I started the process of choosing a brand and model of cochlear implant, and I got a bit of a shock — the patient does most of the research on their own. I’ve been trained in implants, how they work, and what’s available on the market, but not about how patients are counseled to decide on their brand and model. It turns out it’s significantly different from hearing aids.
In my many years of using and dispensing hearing aids professionally, I’ve found it is rare that a patient will do the research on what they need. I’ve come across a few that are well versed in hearing loss, but by and large, they do not know enough to make the decision on their own. Why? The great complexity of the task. They’re faced with understanding and factoring in so many aspects, from the types and degrees of hearing loss to the types and levels of device technologies.
Implant patients are different. For one, they’re embarking on a lifelong commitment to something physically implanted in the ear. There’s no return period or exchange option for the implanted electrode array. Secondly, they’re choosing from three brands, and each brand only has one or two current models. The hearing aid patient, on the other hand, is faced with hundreds of hearing aid models and possibly thousands of setup configurations. Lastly, the implant patient is starting a journey that is unique to them — no one else knows what they can and will hear or how they will do.
Here I find myself in the shoes of the patient, and I haven’t been here in a while. It’s a bit unnerving to suddenly be tasked with choosing an implant. I imagine most people must feel a sense of loneliness at first, not knowing anyone else with implants. I am fortunate that I know many people with implants, so I didn’t feel alone in this journey. I think social media is ideal for fostering these kinds of connections. I was able to join Facebook pages intended for implantees and quickly absorb information about real-life experiences. I reached out to a network of audiology friends for support, and that was a tremendous help to me early in the process of choosing a brand. Some of my patients and close friends who have received implants shared their stories with me, and this was invaluable.
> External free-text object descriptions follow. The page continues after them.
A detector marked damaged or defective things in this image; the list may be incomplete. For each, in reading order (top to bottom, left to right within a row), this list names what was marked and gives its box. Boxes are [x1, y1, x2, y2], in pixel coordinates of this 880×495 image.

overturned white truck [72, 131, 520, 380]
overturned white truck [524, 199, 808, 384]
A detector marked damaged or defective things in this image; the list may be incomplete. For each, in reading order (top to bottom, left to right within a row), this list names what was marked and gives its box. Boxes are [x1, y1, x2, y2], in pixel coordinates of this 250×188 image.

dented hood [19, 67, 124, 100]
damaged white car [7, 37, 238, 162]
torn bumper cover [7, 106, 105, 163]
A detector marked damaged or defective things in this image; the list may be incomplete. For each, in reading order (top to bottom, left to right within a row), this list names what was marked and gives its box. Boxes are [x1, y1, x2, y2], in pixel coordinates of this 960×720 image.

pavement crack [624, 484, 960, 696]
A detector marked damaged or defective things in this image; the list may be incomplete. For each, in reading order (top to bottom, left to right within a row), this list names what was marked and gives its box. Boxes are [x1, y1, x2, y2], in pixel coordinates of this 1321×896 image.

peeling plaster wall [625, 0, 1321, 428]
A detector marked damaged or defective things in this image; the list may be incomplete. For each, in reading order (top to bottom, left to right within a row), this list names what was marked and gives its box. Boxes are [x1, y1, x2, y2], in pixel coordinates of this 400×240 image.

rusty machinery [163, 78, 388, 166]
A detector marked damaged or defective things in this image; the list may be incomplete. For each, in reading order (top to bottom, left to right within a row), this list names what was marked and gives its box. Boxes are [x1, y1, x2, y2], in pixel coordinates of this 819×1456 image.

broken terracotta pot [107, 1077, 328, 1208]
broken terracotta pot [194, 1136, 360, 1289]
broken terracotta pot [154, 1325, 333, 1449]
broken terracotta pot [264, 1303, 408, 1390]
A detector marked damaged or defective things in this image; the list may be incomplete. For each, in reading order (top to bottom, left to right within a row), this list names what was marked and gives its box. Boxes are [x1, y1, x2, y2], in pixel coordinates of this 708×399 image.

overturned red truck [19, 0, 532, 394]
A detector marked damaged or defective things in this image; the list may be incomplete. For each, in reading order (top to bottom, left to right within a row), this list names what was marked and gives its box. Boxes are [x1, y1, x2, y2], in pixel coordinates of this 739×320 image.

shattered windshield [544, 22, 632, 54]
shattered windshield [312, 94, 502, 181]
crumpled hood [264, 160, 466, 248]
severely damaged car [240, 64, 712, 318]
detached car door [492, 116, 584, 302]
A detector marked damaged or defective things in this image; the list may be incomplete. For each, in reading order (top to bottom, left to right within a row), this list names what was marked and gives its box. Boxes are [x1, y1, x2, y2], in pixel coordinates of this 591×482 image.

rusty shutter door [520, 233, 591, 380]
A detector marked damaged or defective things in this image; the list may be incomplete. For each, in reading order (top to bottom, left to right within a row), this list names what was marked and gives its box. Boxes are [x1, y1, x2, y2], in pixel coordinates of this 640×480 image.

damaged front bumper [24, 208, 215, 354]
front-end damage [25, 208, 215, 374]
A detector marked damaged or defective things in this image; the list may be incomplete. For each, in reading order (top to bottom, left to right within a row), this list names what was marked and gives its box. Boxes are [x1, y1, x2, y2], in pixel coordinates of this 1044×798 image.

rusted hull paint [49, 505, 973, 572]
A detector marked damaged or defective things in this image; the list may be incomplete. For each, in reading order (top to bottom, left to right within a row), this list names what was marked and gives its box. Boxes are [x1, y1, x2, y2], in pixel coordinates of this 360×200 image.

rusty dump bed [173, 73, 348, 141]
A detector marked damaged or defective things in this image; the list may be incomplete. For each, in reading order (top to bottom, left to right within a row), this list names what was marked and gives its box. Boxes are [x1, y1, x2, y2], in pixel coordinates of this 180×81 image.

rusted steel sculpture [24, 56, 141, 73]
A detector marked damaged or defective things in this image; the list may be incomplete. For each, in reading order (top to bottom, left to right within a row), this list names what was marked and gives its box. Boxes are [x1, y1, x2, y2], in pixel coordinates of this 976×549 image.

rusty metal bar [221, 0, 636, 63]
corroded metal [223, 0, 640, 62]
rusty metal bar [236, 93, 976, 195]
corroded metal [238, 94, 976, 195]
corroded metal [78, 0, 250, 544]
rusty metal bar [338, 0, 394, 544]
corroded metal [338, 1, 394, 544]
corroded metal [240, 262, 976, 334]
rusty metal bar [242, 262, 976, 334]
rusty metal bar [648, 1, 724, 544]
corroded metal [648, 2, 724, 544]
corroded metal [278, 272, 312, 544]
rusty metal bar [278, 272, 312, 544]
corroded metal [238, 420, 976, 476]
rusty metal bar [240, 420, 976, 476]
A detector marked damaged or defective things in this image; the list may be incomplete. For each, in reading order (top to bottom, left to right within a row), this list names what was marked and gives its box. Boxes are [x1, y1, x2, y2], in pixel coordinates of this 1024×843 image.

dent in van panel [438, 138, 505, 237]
I contacted all three companies: Med-El, Cochlear Americas, and Advanced Bionics (AB). My audiologist provided me with information on each so I could start my research. I was fairly certain I wanted to get AB, but I needed some time to make up my mind. I spent roughly a month researching before I finalized my order.
Each company has its strengths. I admire that each company takes pride in their product, goes above and beyond to get information into the hands of the consumer, and even made face-to-face appointments to sit down with me.
I was excited to learn that Med-El was the first implant company, and that it has developed some unique features not found in the other brands, such as an MRI-safe magnet. I didn’t, however, like Med-El’s case design. I want onboard controls, which they don’t offer; I’m not very good at carrying remote controls. I decided early in the process that I didn’t want Med-El.
I focused my energy on comparing AB and Cochlear. Cochlear has attracted a great deal of attention with the direct-to-iPhone connectivity. This is certainly a great step in meeting a consumer need. I noted that the Cochlear product appeared a bit smaller and lighter in weight than AB, and it had a really nice Aqua-case for waterproofing. Cochlear also has a strong reputation for backwards compatibility, allowing newer technologies to work with older implant arrays. This certainly was a big plus. For me, however, the Cochlear product didn’t quite fit the bill. Although it had many attractive features, I was still more interested in AB.
AB’s strength is in options. I LOVE options. It has the onboard controls, many microphone configurations (including a really cool mic called a T-mic), and a large line of accessories. My favorite feature is that it pairs up with a hearing aid called Phonak Link. Since my right ear is not a candidate for the implant and looks to be holding strong for now, I wanted a hearing aid that would sync up with my implant. I liked the idea that the two would work in tandem.
It was difficult narrowing down to one company, but once I did, I could start to get excited about the features and accessories. I had a pretty fun time looking at all the battery accessories, waterproofing accessories, color options, microphone options, and more. Filling out my order form was a work in progress for several weeks, and I kept discovering options I needed to research more.